Luc Chatel n’a pas de chance tout court. Il occupe un poste intenable – un nid à ennuis, pour être poli, selon les termes de ses collègues – et c’est d’ailleurs presque un exploit de le voir encore là pour sa troisième rentrée. Aucun de ses prédécesseurs n’avait fait mieux depuis François Bayrou entre 1993 et 1997. Avouons-le, réussir au ministère de l’Éducation nationale est plus difficile qu’un sacerdoce, une – vraie – mission impossible, tant le moindre changement apporté à l’édifice et à son fonctionnement le fait immédiatement chanceler et expose son architecte du moment à une avalanche d’effets contradictoires.
Luc Chatel n’a pas de chance non plus avec son époque. Comment réformer d’une main et tailler dans les dépenses budgétaires au moment où la France est condamnée à faire des économies ? Un problème mathématique avec tellement de paramètres qu’il est sans solution rationnelle. Pour arriver à un résultat, le ministre a préféré inscrire «–16 000» dans la colonne postes d’enseignants tout en développant la démonstration (c’est important dans les maths) que cette opération était au service de la qualité et que qualité (là on passe au français) ne rimait pas avec quantité.
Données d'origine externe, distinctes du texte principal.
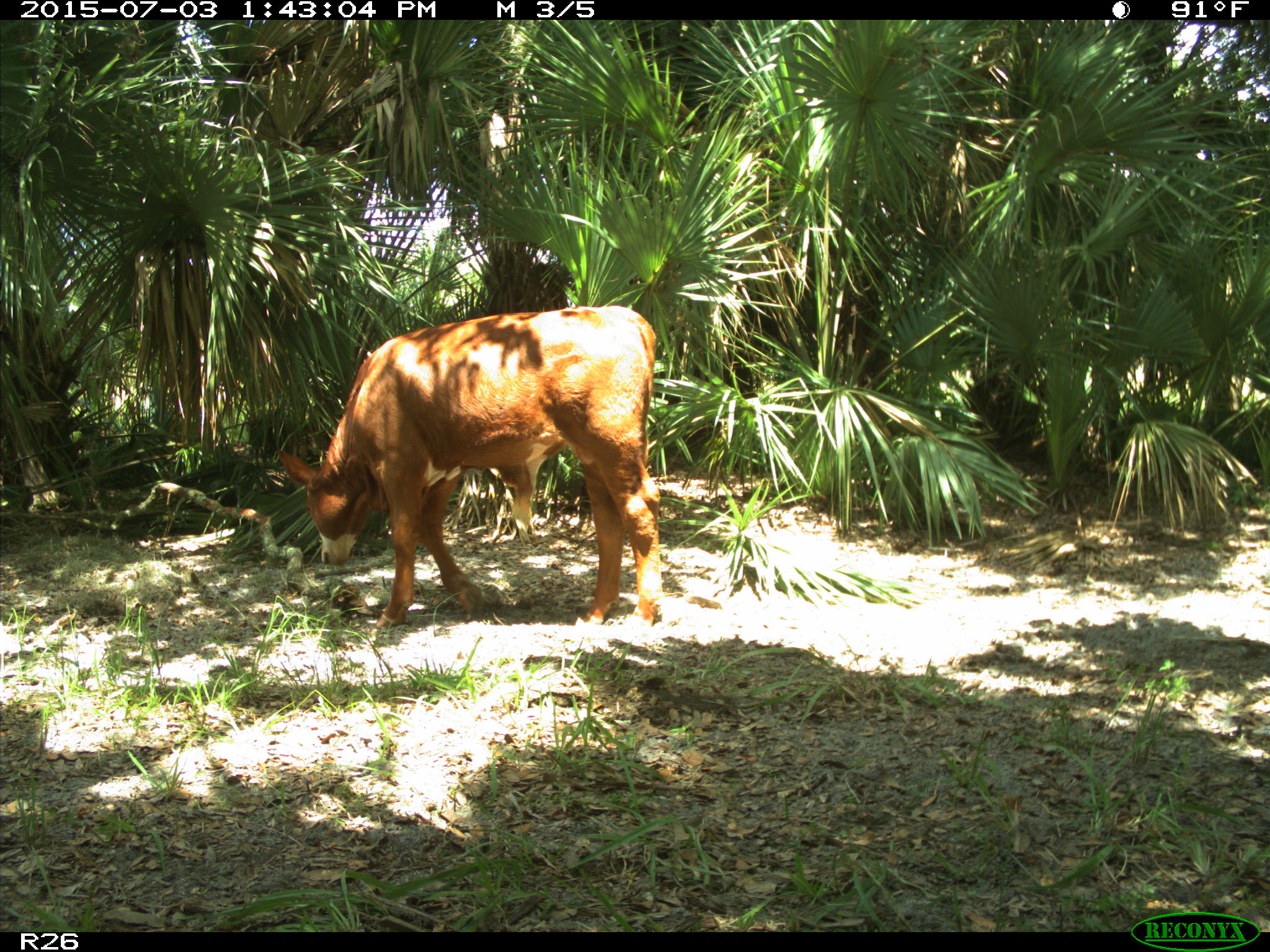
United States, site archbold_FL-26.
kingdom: Animalia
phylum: Chordata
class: Mammalia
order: Artiodactyla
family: Bovidae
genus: Bos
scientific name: Bos taurus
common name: domestic cow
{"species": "Bos taurus (domestic cow)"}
À l’oral, c’est pas mal. On ne demande qu’à croire le professeur Chatel. L’augmentation des moyens n’est pas une philosophie du progrès, et le «sur-mesure» dont il est un VRP appliqué est sans doute plus efficace qu’une distribution d’argent frais réparti sans discernement. Jusque-là, le raisonnement tient. Encore faudrait-il que la «qualité» promise soit bien au rendez-vous. Et là, Luc Chatel ne voit sans doute pas la même école que nous. Ou plutôt, il ne voit que celle qui fonctionne bien – elle existe bien sûr – avec des professeurs et des élèves heureux. Mais le bilan, hélas, n’autorise ni l’autosatisfaction agaçante du ministre, ni son étonnante candeur, ni ses certitudes. Ce vendeur devrait savoir que le catalogue ne suffit pas à emporter l’adhésion.
Il ne s’agit pas de mettre en cause sa bonne volonté, mais la cohérence du discours. Réformer le lycée en revalorisant à la fois la filière littéraire et les voies technologiques, par exemple, est une très bonne idée mais à condition de ne pas déshabiller Paul pour habiller Pierre. La relégation de l’histoire en option pour les Terminales S, elle, est en contradiction complète, par exemple, avec le désir de former des citoyens d’autant plus libres qu’ils comprennent le monde dans lequel ils vivent.
Le problème de M. Chatel, c’est le décalage entre ses intentions et le réel. À trop prendre ses visions pour des réalisations concrètes, il fabrique des mirages désespérants. Même la morale dont il a décrété la résurrection au tableau noir – pourquoi pas ? – s’évapore quand le petit monde du pouvoir la gribouille sur des fadettes illégales. M.Chatel n’a pas de chance.